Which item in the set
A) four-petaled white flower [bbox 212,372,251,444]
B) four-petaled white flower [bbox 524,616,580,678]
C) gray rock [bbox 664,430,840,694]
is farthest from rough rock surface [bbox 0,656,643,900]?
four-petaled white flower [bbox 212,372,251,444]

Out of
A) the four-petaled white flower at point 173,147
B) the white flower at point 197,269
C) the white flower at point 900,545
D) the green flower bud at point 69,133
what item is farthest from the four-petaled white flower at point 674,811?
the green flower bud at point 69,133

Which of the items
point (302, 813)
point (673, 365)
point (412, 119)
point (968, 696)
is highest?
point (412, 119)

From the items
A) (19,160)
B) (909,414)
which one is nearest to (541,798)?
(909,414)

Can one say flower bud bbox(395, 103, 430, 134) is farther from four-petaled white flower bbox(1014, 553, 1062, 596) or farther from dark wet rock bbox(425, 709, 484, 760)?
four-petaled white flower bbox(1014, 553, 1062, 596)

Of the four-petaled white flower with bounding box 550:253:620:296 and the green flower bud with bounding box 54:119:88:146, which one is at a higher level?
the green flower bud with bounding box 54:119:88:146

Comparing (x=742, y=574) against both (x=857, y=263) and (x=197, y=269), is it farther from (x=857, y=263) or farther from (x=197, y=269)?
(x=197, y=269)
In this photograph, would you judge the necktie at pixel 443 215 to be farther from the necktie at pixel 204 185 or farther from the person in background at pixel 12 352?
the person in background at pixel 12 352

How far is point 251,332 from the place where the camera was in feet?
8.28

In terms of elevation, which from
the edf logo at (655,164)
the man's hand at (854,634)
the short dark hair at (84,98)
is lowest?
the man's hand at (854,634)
◇ ◇ ◇
Rewrite the records above with "farthest" changed to "most distant" everywhere it occurs, leaving everything else untouched.

ANSWER IN FULL:
Which item in the set
A) four-petaled white flower [bbox 212,372,251,444]
B) four-petaled white flower [bbox 524,616,580,678]
C) gray rock [bbox 664,430,840,694]
is most distant from rough rock surface [bbox 0,656,643,900]?
four-petaled white flower [bbox 212,372,251,444]

Out of
A) the four-petaled white flower at point 173,147
B) the white flower at point 197,269
C) the white flower at point 900,545
D) the green flower bud at point 69,133
what item is most distant from the four-petaled white flower at point 674,811?
the green flower bud at point 69,133

Which of the items
point (302, 813)
point (673, 365)
point (412, 119)
point (968, 696)
is highest?
point (412, 119)

From the items
A) (19,160)
B) (909,414)
which one is nearest to (541,798)?
(909,414)

Can one say flower bud bbox(395, 103, 430, 134) is farther from four-petaled white flower bbox(1014, 553, 1062, 596) or farther from dark wet rock bbox(425, 709, 484, 760)?
four-petaled white flower bbox(1014, 553, 1062, 596)

Of the four-petaled white flower with bounding box 550:253:620:296 and the green flower bud with bounding box 54:119:88:146, which one is at a higher level?
the green flower bud with bounding box 54:119:88:146

Comparing (x=742, y=574) against both (x=857, y=263) and (x=197, y=269), is it farther from (x=857, y=263) or farther from (x=197, y=269)?
(x=197, y=269)
In this photograph, would you judge the necktie at pixel 443 215 to be farther from the necktie at pixel 204 185 or farther from the person in background at pixel 12 352?
the person in background at pixel 12 352

How far is point 251,332 from the place where the camera was in feet?
8.28

In terms of elevation, which from
the edf logo at (655,164)
the man's hand at (854,634)
the short dark hair at (84,98)
is lowest?
the man's hand at (854,634)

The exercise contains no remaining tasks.